Exercise: Could you restate the entries word for word, without the images?

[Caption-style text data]
######

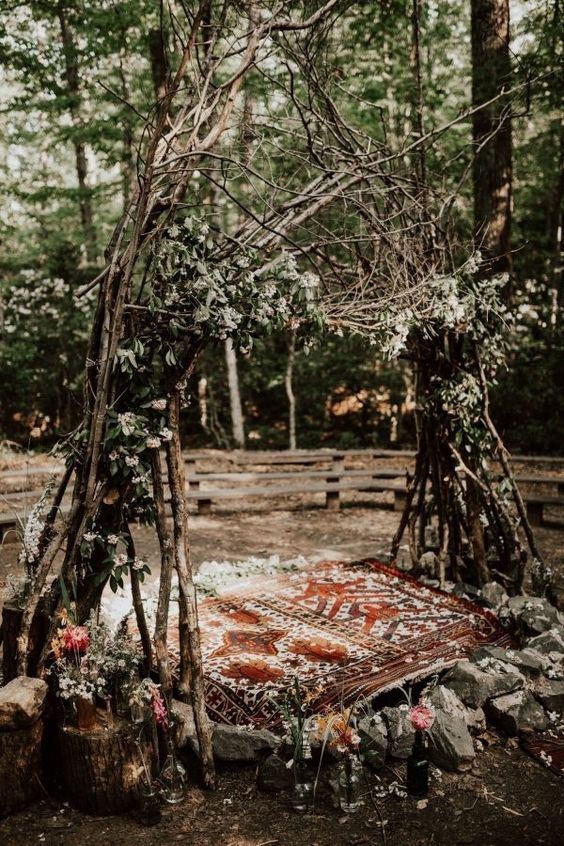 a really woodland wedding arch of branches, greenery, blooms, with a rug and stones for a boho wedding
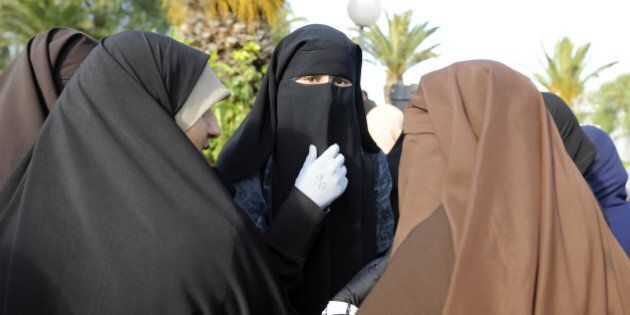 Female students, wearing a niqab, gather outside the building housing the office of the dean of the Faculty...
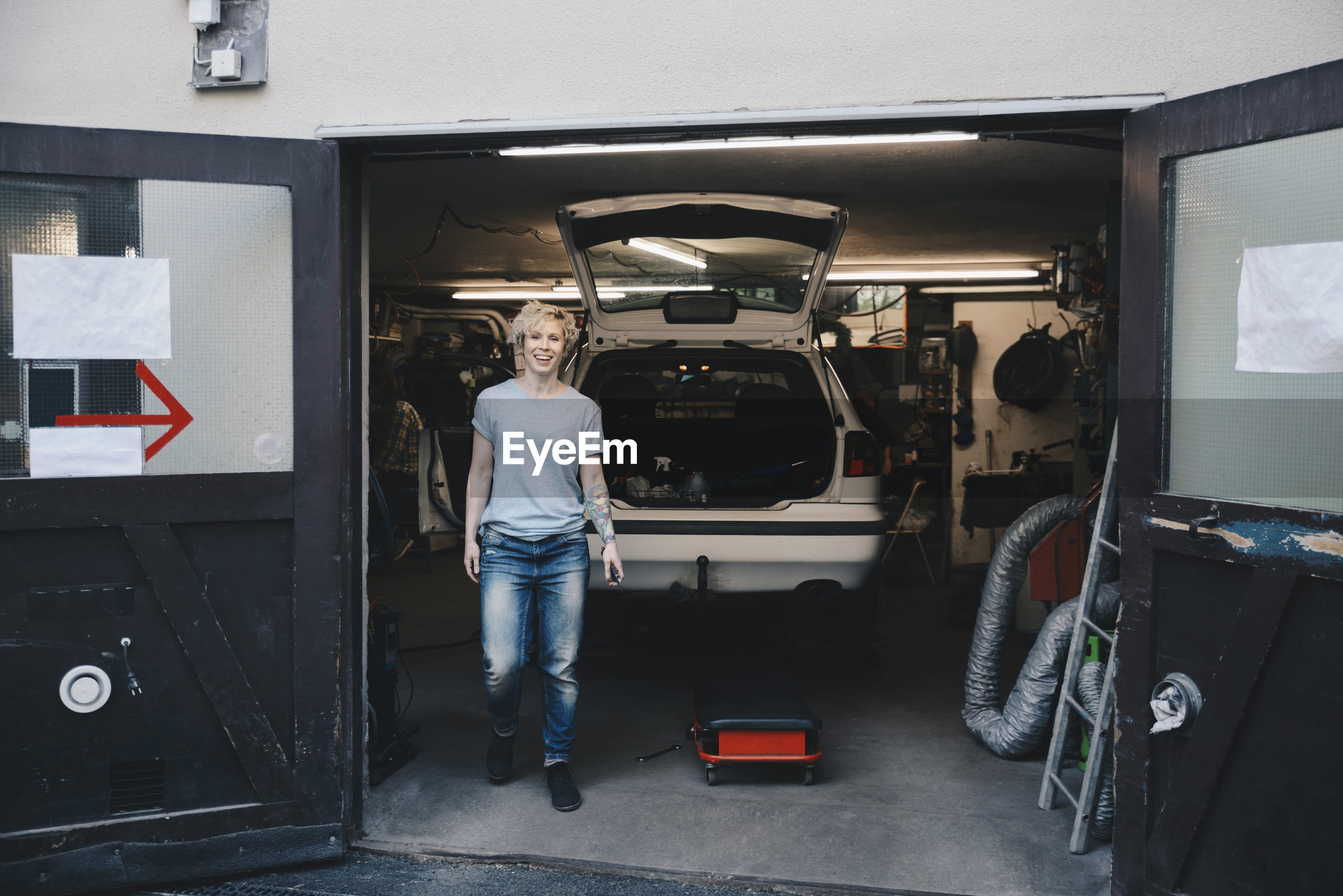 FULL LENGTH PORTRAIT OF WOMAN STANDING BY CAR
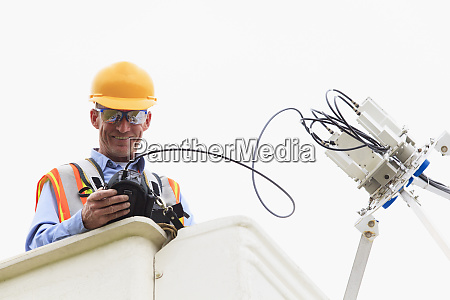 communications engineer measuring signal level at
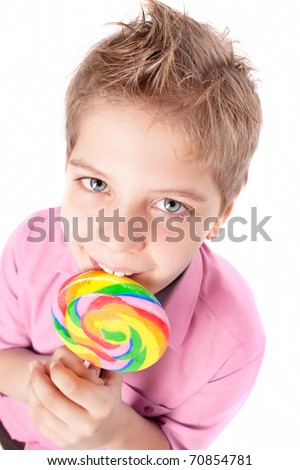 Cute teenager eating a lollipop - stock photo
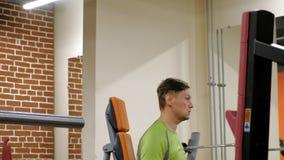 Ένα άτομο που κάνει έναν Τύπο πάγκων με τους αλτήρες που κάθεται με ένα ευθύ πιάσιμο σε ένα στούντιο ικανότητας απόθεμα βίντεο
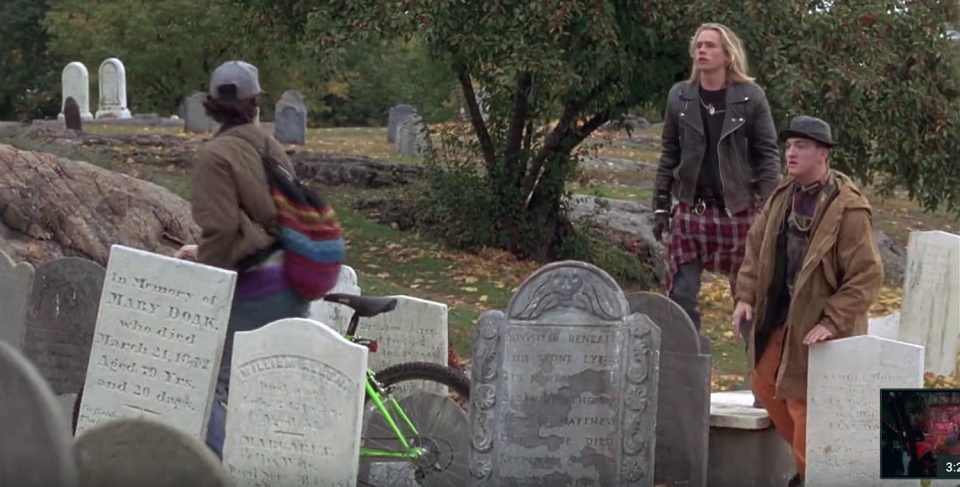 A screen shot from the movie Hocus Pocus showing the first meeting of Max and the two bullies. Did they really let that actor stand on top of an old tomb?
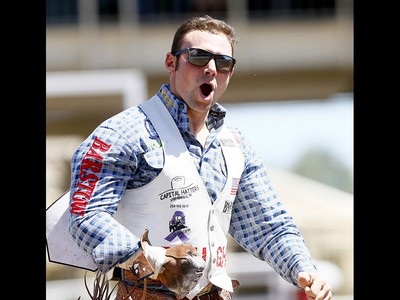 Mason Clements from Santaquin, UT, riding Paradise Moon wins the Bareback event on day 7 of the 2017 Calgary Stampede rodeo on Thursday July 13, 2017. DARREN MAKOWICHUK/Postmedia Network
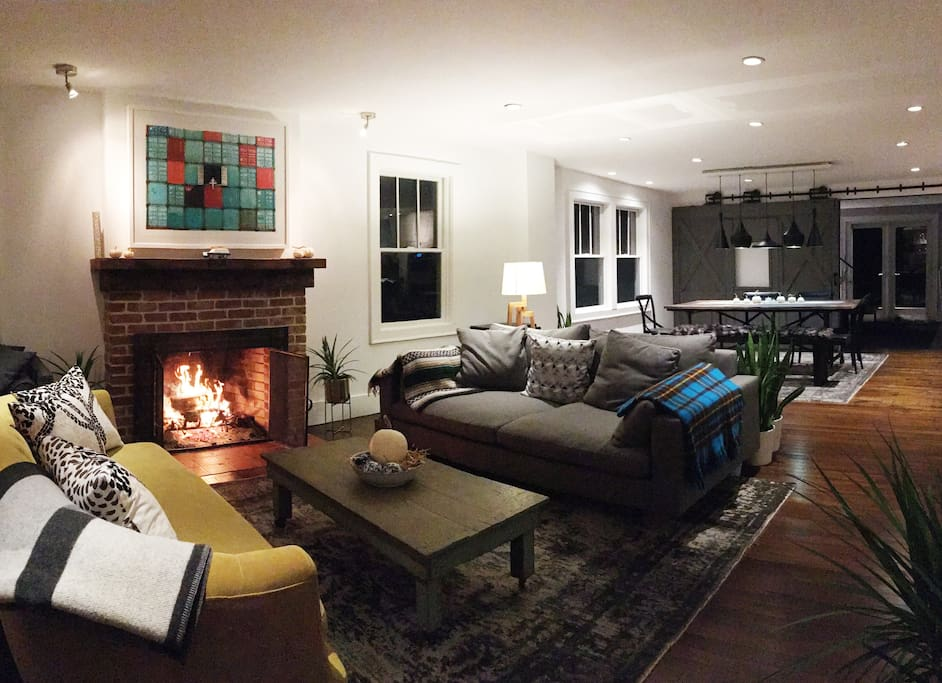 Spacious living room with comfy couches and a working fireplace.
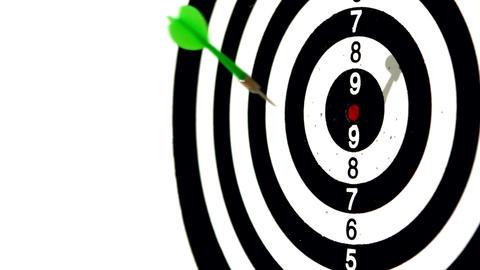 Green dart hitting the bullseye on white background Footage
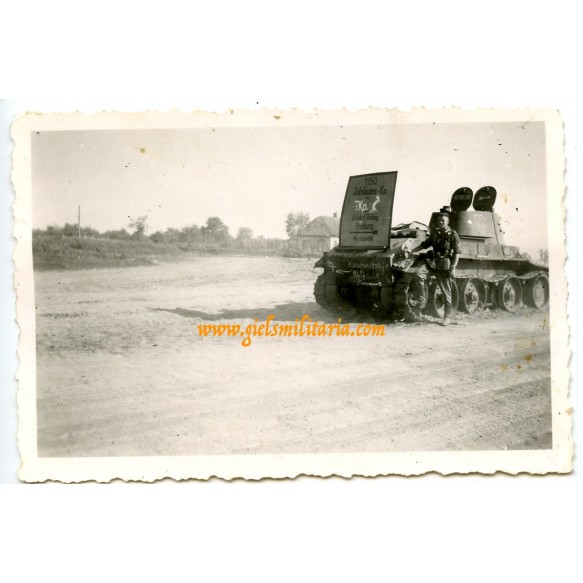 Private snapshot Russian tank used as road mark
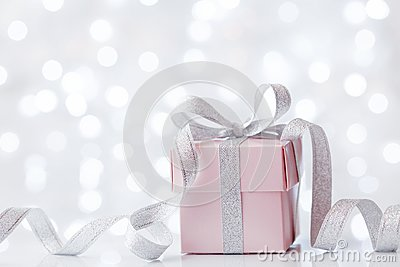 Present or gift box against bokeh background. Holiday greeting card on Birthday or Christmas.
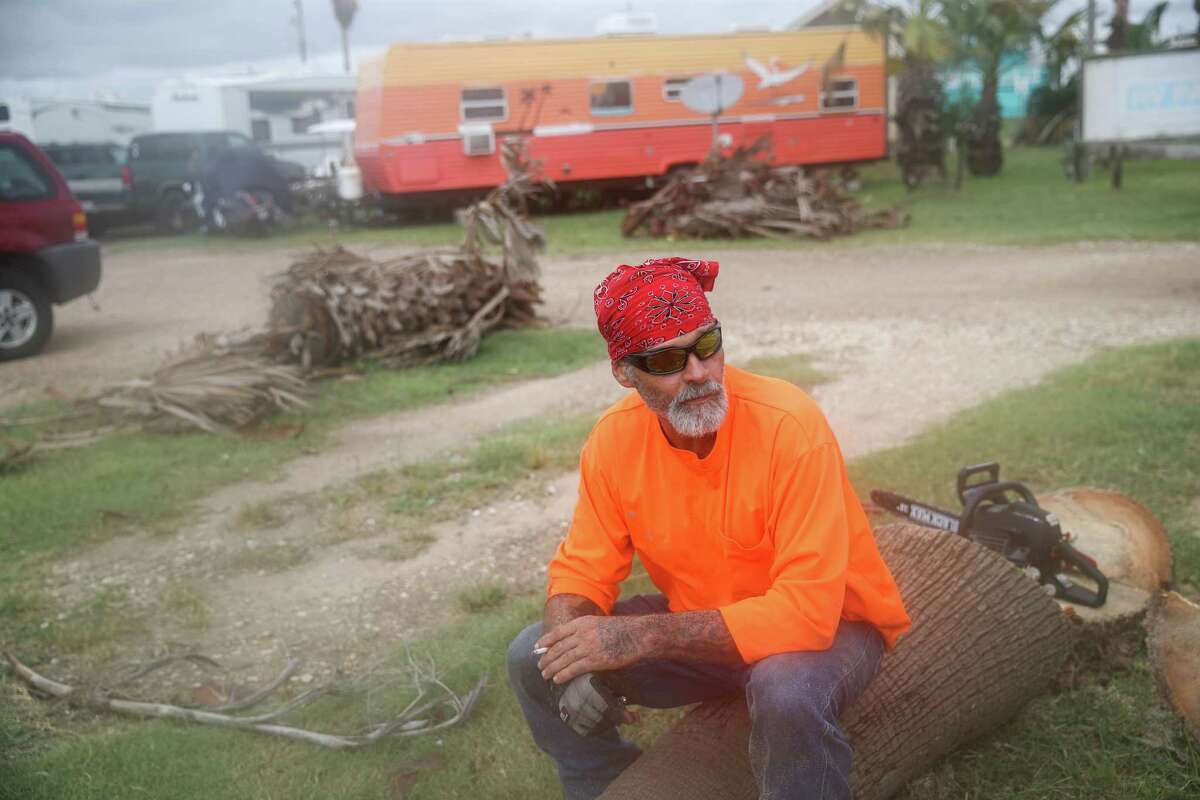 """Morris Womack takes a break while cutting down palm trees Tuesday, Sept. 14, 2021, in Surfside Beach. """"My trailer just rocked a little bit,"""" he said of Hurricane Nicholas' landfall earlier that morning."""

######

Solution to this exercise:
 a really woodland wedding arch of branches, greenery, blooms, with a rug and stones for a boho wedding
 Female students, wearing a niqab, gather outside the building housing the office of the dean of the Faculty...
 FULL LENGTH PORTRAIT OF WOMAN STANDING BY CAR
 communications engineer measuring signal level at
 Cute teenager eating a lollipop - stock photo
 Ένα άτομο που κάνει έναν Τύπο πάγκων με τους αλτήρες που κάθεται με ένα ευθύ πιάσιμο σε ένα στούντιο ικανότητας απόθεμα βίντεο
 A screen shot from the movie Hocus Pocus showing the first meeting of Max and the two bullies. Did they really let that actor stand on top of an old tomb?
 Mason Clements from Santaquin, UT, riding Paradise Moon wins the Bareback event on day 7 of the 2017 Calgary Stampede rodeo on Thursday July 13, 2017. DARREN MAKOWICHUK/Postmedia Network
 Spacious living room with comfy couches and a working fireplace.
 Green dart hitting the bullseye on white background Footage
 Private snapshot Russian tank used as road mark
 Present or gift box against bokeh background. Holiday greeting card on Birthday or Christmas.
 """Morris Womack takes a break while cutting down palm trees Tuesday, Sept. 14, 2021, in Surfside Beach. """"My trailer just rocked a little bit,"""" he said of Hurricane Nicholas' landfall earlier that morning."""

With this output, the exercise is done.